Health, Arts and Humanities (HAH)

The Health, Arts and Humanities Program continues to engage a growing community of scholars in the arts, humanities and clinical disciplines across the University of Toronto and beyond to advance a deeper understanding of health, illness, suffering, disability and the provision of healthcare.

Ars Medica: Ars Medica is a biannual literary journal, started in 2004, that explores the interface between the arts and healing, and examines what makes medicine an art. Ars Medicaremains the only medical literary journal in Canada, and one of a handful of such journals in the world, in the rapidly developing international field of the humanities in healthcare.

Training and Education:

The Health Arts & Humanities Program has been awarded EDU-D (Extra-Departmental Unit) status within the UofT Faculty of Medicine in recognition of its unique and important contribution to the academic community.
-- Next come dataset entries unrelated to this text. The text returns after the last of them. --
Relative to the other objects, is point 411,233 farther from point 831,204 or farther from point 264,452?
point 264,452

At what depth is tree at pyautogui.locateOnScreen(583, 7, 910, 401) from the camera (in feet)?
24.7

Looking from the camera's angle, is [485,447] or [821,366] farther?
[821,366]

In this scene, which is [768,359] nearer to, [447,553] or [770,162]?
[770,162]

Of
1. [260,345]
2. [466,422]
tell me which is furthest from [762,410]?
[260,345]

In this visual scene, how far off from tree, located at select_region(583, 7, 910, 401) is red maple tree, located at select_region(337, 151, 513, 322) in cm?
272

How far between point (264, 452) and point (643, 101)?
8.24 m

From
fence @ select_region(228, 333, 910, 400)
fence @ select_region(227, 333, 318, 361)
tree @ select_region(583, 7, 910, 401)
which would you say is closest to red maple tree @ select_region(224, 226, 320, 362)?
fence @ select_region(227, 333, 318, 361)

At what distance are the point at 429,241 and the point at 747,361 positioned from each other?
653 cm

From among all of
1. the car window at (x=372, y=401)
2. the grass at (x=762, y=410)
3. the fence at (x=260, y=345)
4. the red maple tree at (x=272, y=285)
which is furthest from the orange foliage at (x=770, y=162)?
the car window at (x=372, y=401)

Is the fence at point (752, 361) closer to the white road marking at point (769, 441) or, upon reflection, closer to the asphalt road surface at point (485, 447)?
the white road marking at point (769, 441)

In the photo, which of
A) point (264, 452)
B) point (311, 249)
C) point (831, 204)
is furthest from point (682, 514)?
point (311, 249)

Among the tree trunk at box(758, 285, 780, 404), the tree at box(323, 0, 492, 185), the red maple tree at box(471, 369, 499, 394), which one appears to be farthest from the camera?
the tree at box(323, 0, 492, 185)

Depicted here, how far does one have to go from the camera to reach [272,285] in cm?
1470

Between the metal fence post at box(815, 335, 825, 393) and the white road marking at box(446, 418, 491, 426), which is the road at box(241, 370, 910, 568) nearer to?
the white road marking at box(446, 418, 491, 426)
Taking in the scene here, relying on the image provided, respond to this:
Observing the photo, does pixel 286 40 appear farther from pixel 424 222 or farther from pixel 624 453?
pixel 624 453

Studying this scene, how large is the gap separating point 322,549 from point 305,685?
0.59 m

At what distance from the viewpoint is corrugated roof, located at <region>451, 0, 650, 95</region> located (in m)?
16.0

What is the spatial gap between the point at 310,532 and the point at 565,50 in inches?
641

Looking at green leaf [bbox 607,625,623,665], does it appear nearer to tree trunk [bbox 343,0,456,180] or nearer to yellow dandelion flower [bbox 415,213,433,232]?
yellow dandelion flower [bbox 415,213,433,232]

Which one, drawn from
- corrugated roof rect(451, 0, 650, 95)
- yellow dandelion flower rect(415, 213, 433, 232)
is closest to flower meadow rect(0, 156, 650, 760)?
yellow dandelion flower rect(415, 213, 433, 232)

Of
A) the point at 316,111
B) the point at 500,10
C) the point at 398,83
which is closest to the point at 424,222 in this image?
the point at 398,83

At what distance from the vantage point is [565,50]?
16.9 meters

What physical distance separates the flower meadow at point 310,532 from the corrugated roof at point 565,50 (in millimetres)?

A compelling literature demonstrates that physicians, nurses and other healthcare professionals who gain exposure to humanities and arts-based learning improve their capacity to think critically and bring enhanced sensitivity, curiosity and creativity to their work with patients. This in turn can lead to better self-care, personal balance and greater career satisfaction. One of the goals of this Division is to expose trainees and faculty from numerous clinical disciplines to the role of arts and humanities-based learning and research, reflective capacity and narrative competence.

The HAH Program is actively involved in consulting to the Undergraduate Portfolio Course, and has created a comprehensive companion humanities curriculum and other undergraduate initiatives to enhance learners’ reflective capacity and narrative competence. The centralized Reflective Practice post-graduate psychiatry course invites residents to reflect on their practice utilizing a diversity of arts-based methods.